● What to work on
Please copy every line from the records below that contains the string "granularity".

::: Extracted records

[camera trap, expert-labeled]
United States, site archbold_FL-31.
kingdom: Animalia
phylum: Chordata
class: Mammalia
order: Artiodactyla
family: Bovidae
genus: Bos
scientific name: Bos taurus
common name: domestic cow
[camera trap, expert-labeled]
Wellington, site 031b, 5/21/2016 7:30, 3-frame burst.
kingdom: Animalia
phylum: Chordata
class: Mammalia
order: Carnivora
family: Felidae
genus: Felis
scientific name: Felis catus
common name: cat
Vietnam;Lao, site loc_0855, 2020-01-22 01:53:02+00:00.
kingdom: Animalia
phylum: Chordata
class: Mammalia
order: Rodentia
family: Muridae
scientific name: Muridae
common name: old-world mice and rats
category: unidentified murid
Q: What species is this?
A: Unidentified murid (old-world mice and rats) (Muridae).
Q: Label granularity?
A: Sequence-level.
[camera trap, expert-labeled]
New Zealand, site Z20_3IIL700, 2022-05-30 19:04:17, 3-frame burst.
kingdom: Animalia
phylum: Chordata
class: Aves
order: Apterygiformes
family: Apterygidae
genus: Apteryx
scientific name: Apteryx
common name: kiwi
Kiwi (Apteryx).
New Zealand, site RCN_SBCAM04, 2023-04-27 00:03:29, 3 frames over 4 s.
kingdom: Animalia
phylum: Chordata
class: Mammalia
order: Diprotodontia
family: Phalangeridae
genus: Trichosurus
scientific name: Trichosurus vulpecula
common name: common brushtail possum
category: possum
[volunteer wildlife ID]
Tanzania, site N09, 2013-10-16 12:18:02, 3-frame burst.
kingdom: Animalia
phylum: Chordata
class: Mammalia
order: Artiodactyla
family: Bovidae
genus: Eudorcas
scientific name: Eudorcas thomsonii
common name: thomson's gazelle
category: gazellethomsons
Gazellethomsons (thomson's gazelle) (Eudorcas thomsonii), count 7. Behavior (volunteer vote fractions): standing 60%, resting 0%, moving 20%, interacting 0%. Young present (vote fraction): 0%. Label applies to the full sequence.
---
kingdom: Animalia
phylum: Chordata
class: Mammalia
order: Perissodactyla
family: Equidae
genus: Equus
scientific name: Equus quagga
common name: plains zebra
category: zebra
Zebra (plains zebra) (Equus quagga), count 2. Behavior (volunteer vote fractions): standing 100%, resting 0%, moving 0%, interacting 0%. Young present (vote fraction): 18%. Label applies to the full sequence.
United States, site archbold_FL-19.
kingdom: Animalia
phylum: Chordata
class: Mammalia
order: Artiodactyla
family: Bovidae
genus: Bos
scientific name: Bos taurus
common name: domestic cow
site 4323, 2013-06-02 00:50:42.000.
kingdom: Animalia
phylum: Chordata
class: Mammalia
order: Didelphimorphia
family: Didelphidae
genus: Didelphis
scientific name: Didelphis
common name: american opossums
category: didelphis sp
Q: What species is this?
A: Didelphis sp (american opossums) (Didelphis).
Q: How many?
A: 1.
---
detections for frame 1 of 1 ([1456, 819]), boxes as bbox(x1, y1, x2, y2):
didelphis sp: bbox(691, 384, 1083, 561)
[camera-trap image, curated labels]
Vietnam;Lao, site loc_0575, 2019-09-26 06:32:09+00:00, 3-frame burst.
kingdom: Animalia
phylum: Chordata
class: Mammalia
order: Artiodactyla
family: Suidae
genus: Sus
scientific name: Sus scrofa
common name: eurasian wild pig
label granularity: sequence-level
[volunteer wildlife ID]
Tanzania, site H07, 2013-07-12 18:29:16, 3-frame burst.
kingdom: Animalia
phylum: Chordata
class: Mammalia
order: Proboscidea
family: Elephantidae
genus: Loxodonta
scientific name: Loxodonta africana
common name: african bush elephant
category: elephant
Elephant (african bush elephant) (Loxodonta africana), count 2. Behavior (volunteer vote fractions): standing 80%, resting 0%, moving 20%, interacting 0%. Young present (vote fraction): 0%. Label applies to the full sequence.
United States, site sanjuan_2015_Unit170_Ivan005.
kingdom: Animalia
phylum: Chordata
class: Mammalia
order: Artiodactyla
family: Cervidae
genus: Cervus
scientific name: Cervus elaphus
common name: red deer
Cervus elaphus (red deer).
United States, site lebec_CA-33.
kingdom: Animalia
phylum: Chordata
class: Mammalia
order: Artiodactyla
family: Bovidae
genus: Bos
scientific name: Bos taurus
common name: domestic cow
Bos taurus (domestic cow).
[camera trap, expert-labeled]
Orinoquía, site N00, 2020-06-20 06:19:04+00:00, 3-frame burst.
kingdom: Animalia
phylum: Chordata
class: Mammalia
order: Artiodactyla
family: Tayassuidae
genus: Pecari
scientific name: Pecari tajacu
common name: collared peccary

::::::

● Result of this task
Q: Label granularity?
label granularity: sequence-level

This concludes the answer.